We somehow have a propensity to cling on to possessions that we do not need or even things that have outlived their utility. Shedding off extras and tidying up our tools has somehow not been our forte and that reflects not only in our personal life but also in our professional pursuits. Even Indian legislators, considered to be leaders in their own right and guardians of law and its standardisation in the biggest democracy on earth are no exception to this rule. Rather, they fail abjectly on this count.
In such an overall gloomy context, it is heartening to find a new awareness on the horizon for the Indian State on this subject with the announcement that the government is trying to bring in nearly 200 legislations for repeal. Here’s hoping that in shedding antiquated and obsolete set of rules and laws, the noble exercise will also keep the fundamental principle of “people’s empowerment” as the basic postulate to filter through the maze and scrape the laws that do not conform to this principled approach.
To elucidate, it is unfortunate that the fundamental dynamics of enacting laws in India is flawed, since it empowers the political class or the bureaucracy, either at the lower level or in the top echelons, while the citizens of India are disempowered. The legislations are drafted and presented by the administration from lower bureaucracy to the political class in authority, in most cases to serve their own interests. Since the rudimentary thought process for enacting laws is born out of bureaucracy, to a great extent, the original format gets carried to Parliament and state assemblies. Further, the Bills presented to Parliament or state legislatures are hardly discussed or debated, what to talk of threadbare scrutiny of each legislation.
Even when they are debated in Parliament and assemblies, it’s rarely assessed whether the aims and objectives laid down in the Bill are crucial to people’s empowerment or not and will these ever be served. A singular indictment in the entire exercise is that the objectives of the Bill are never the core of discussion, and empowering people is never at the substratum on which the exercise must stand. Given the broad agreement in the world and what people have expressed, it is a sad reality that India’s bureaucracy is a stumbling block primarily in the implementation of a just and fair legal system.

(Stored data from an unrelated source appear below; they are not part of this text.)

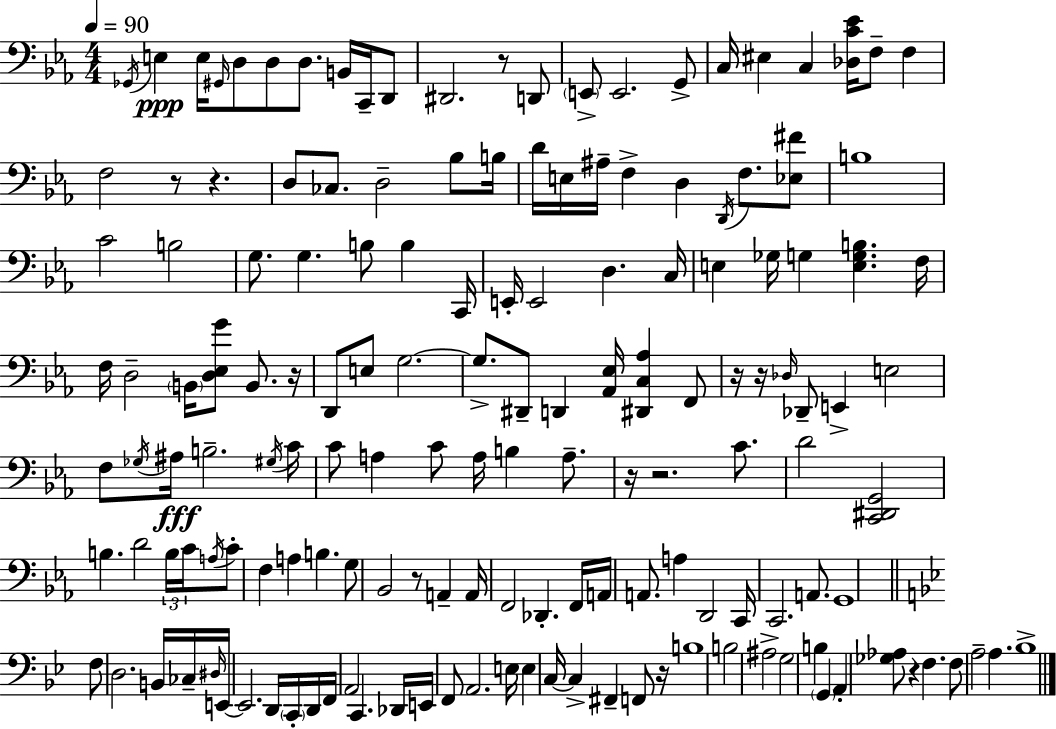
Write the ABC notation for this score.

X:1
T:Untitled
M:4/4
L:1/4
K:Cm
_G,,/4 E, E,/4 ^G,,/4 D,/2 D,/2 D,/2 B,,/4 C,,/4 D,,/2 ^D,,2 z/2 D,,/2 E,,/2 E,,2 G,,/2 C,/4 ^E, C, [_D,C_E]/4 F,/2 F, F,2 z/2 z D,/2 _C,/2 D,2 _B,/2 B,/4 D/4 E,/4 ^A,/4 F, D, D,,/4 F,/2 [_E,^F]/2 B,4 C2 B,2 G,/2 G, B,/2 B, C,,/4 E,,/4 E,,2 D, C,/4 E, _G,/4 G, [E,G,B,] F,/4 F,/4 D,2 B,,/4 [D,_E,G]/2 B,,/2 z/4 D,,/2 E,/2 G,2 G,/2 ^D,,/2 D,, [_A,,_E,]/4 [^D,,C,_A,] F,,/2 z/4 z/4 _D,/4 _D,,/2 E,, E,2 F,/2 _G,/4 ^A,/4 B,2 ^G,/4 C/4 C/2 A, C/2 A,/4 B, A,/2 z/4 z2 C/2 D2 [C,,^D,,G,,]2 B, D2 B,/4 C/4 A,/4 C/2 F, A, B, G,/2 _B,,2 z/2 A,, A,,/4 F,,2 _D,, F,,/4 A,,/4 A,,/2 A, D,,2 C,,/4 C,,2 A,,/2 G,,4 F,/2 D,2 B,,/4 _C,/4 ^D,/4 E,,/4 E,,2 D,,/4 C,,/4 D,,/4 F,,/4 A,,2 C,, _D,,/4 E,,/4 F,,/2 A,,2 E,/4 E, C,/4 C, ^F,, F,,/2 z/4 B,4 B,2 ^A,2 G,2 B, G,, A,, [_G,_A,]/2 z F, F,/2 A,2 A, _B,4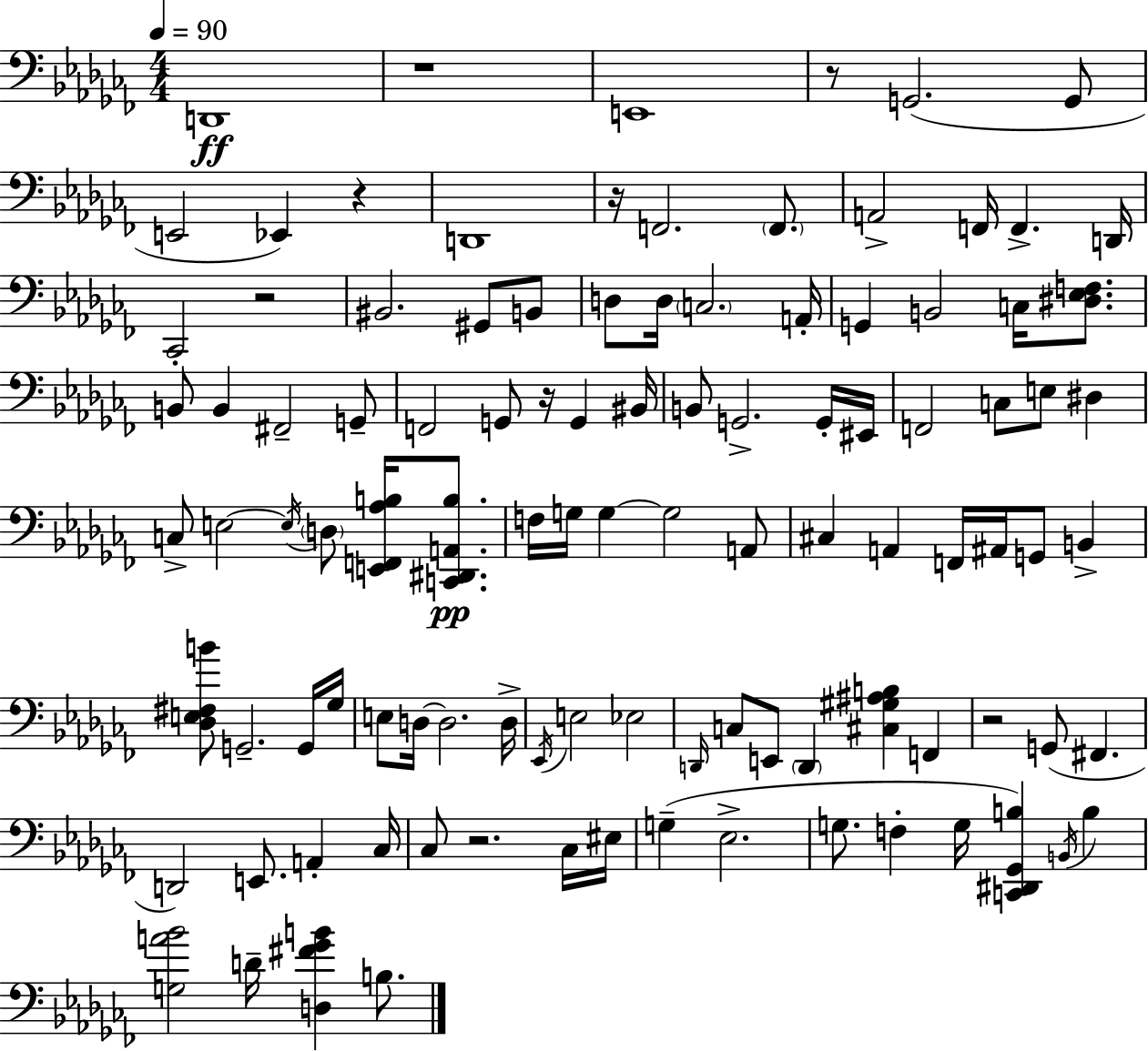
{
  \clef bass
  \numericTimeSignature
  \time 4/4
  \key aes \minor
  \tempo 4 = 90
  d,1\ff | r1 | e,1 | r8 g,2.( g,8 | \break e,2 ees,4) r4 | d,1 | r16 f,2. \parenthesize f,8. | a,2-> f,16 f,4.-> d,16 | \break ces,2-. r2 | bis,2. gis,8 b,8 | d8 d16 \parenthesize c2. a,16-. | g,4 b,2 c16 <dis ees f>8. | \break b,8 b,4 fis,2-- g,8-- | f,2 g,8 r16 g,4 bis,16 | b,8 g,2.-> g,16-. eis,16 | f,2 c8 e8 dis4 | \break c8-> e2~~ \acciaccatura { e16 } \parenthesize d8 <e, f, aes b>16 <c, dis, a, b>8.\pp | f16 g16 g4~~ g2 a,8 | cis4 a,4 f,16 ais,16 g,8 b,4-> | <des e fis b'>8 g,2.-- g,16 | \break ges16 e8 d16~~ d2. | d16-> \acciaccatura { ees,16 } e2 ees2 | \grace { d,16 } c8 e,8 \parenthesize d,4 <cis gis ais b>4 f,4 | r2 g,8( fis,4. | \break d,2) e,8. a,4-. | ces16 ces8 r2. | ces16 eis16 g4--( ees2.-> | g8. f4-. g16 <c, dis, ges, b>4) \acciaccatura { b,16 } | \break b4 <g a' bes'>2 d'16-- <d fis' ges' b'>4 | b8. \bar "|."
}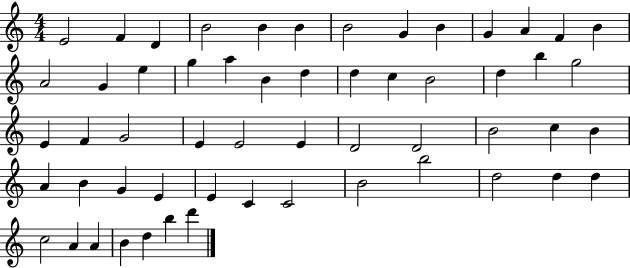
E4/h F4/q D4/q B4/h B4/q B4/q B4/h G4/q B4/q G4/q A4/q F4/q B4/q A4/h G4/q E5/q G5/q A5/q B4/q D5/q D5/q C5/q B4/h D5/q B5/q G5/h E4/q F4/q G4/h E4/q E4/h E4/q D4/h D4/h B4/h C5/q B4/q A4/q B4/q G4/q E4/q E4/q C4/q C4/h B4/h B5/h D5/h D5/q D5/q C5/h A4/q A4/q B4/q D5/q B5/q D6/q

There are remote possibilities that a small number of legislations such as the Right to Information (RTI) Act, which empower the people directly, may sneak through because of the media hype and support from activists. However, that is extremely rare and an exception rather than a rule.
Why our laws are forever?
To add insult to the injury is a ludicrous situation in the country that the legislations passed by its Parliament and assemblies are almost forever, although the average life of a law is 65 years. The law must serve the needs of the people, and as a necessary corollary, be also able to adapt to situations thrown up by changing times and society. It can’t stay stagnant and continue to be detrimental to people. Society changes its views over time, as citizens change their values. Along with the responsibility of enacting laws to empower people, the lawmakers also have the duty to identify and study shifts in values, behaviours and expectations; and must consider whether new or amended laws are required, and if so, should either amend or scrap them.

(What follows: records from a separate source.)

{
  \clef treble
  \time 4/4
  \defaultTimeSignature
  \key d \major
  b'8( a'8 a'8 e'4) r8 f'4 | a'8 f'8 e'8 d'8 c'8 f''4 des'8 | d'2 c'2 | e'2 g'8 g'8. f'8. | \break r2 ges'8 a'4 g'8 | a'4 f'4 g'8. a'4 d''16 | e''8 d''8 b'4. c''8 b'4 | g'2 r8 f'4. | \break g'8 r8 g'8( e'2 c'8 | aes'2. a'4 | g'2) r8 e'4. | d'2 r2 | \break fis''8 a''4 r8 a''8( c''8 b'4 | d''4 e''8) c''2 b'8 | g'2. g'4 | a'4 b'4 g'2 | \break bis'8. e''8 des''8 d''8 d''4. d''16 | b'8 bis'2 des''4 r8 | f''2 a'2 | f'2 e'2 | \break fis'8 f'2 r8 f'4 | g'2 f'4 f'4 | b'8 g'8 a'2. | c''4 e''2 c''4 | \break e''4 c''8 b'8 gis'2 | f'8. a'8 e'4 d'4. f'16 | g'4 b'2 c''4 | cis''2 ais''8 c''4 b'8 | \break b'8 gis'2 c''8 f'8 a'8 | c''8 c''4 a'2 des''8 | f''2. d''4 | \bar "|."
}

Law-making bodies in most parts of the world have a system to keep going back to the legislations they enacted and evaluate their continuing efficacy or otherwise. Such an exercise ensures that they are moving with the times and also bringing up ideas and thoughts about where those legislations need to be extended or amended, or even repealed if these have outlived their purpose.
The British example
To illustrate from the experience of Britain, a citadel of democracy, it is the question-answer session in Parliament where members analyse and evaluate the enduring efficacy of legislation passed in the august House. This particular motion of question-answer session is, inter alia, meant to discover whether legislation passed by them has actually been able to address the issues for which the relevant statute was made or it has created more problems in its application. As has happened many times, the British Parliament has either amended or scrapped its legislations on the basis of these discussions, recognising the effects of changing times and in keeping with the country’s mood. We don’t find even a single legislation in our Parliament or state assemblies where the question-answer session has either brought any amendment, let alone the scrapping of any legislation.

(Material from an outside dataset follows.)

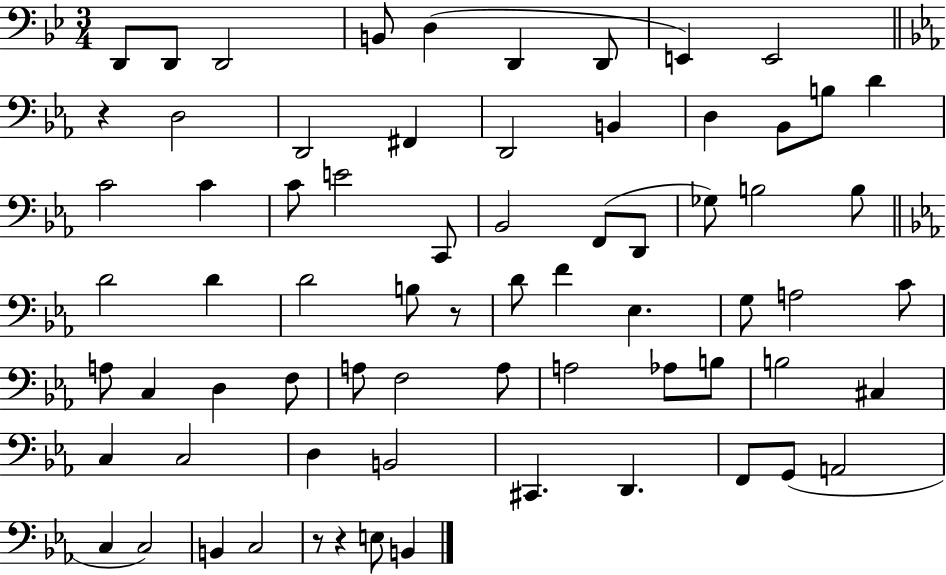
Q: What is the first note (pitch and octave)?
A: D2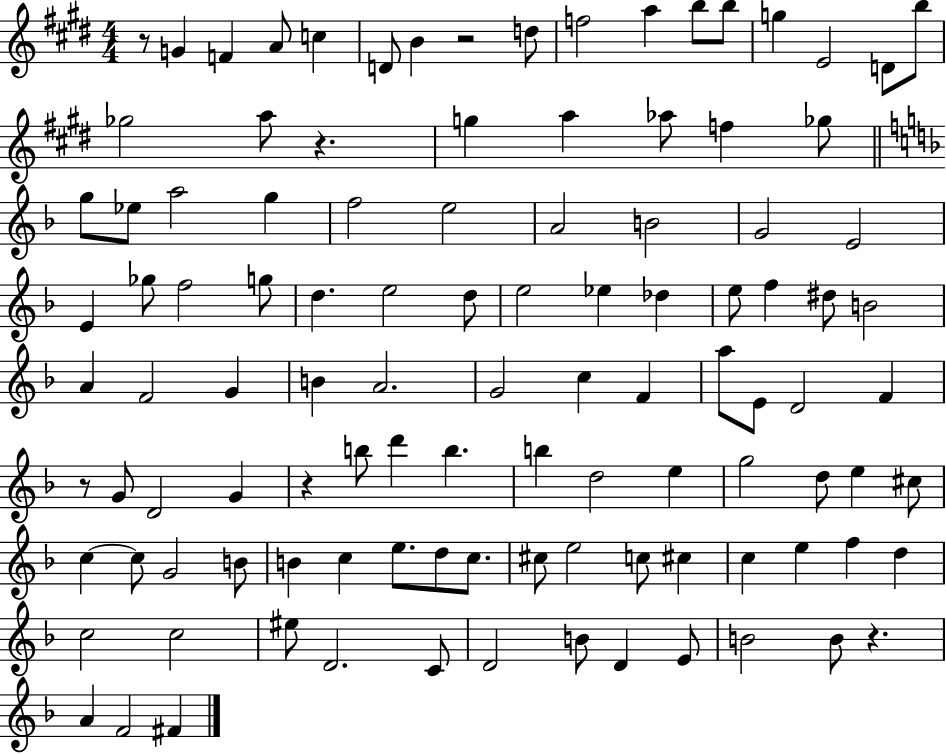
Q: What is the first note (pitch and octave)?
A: G4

There are democracies where all legislation has a sunset clause, and the people in those countries are not bound by those laws after the predefined date. When the sunset clause goes active, there will be either an automatic review or a scrapping. The consequences of legislations in their journey after birth in Parliament are permanently in the process of being discussed by the general public and reflect in their reactions to it. The Parliament, having passed the law, should not consider itself infallible so as not to revisit or take a relook; or think that its duty ends once it has framed the law. This sunset clause will determine the quantum of life that legislation will have, and when it needs to be scrapped.
The reconsideration of laws by the state is not a sign of its incompetency but an open-hearted gesture of being cognisant and alive to the emerging new realities, while always keeping the fundamental motto of people’s empowerment as the basis of all legislation. Let’s hope the exercise being attempted now does a good job of it.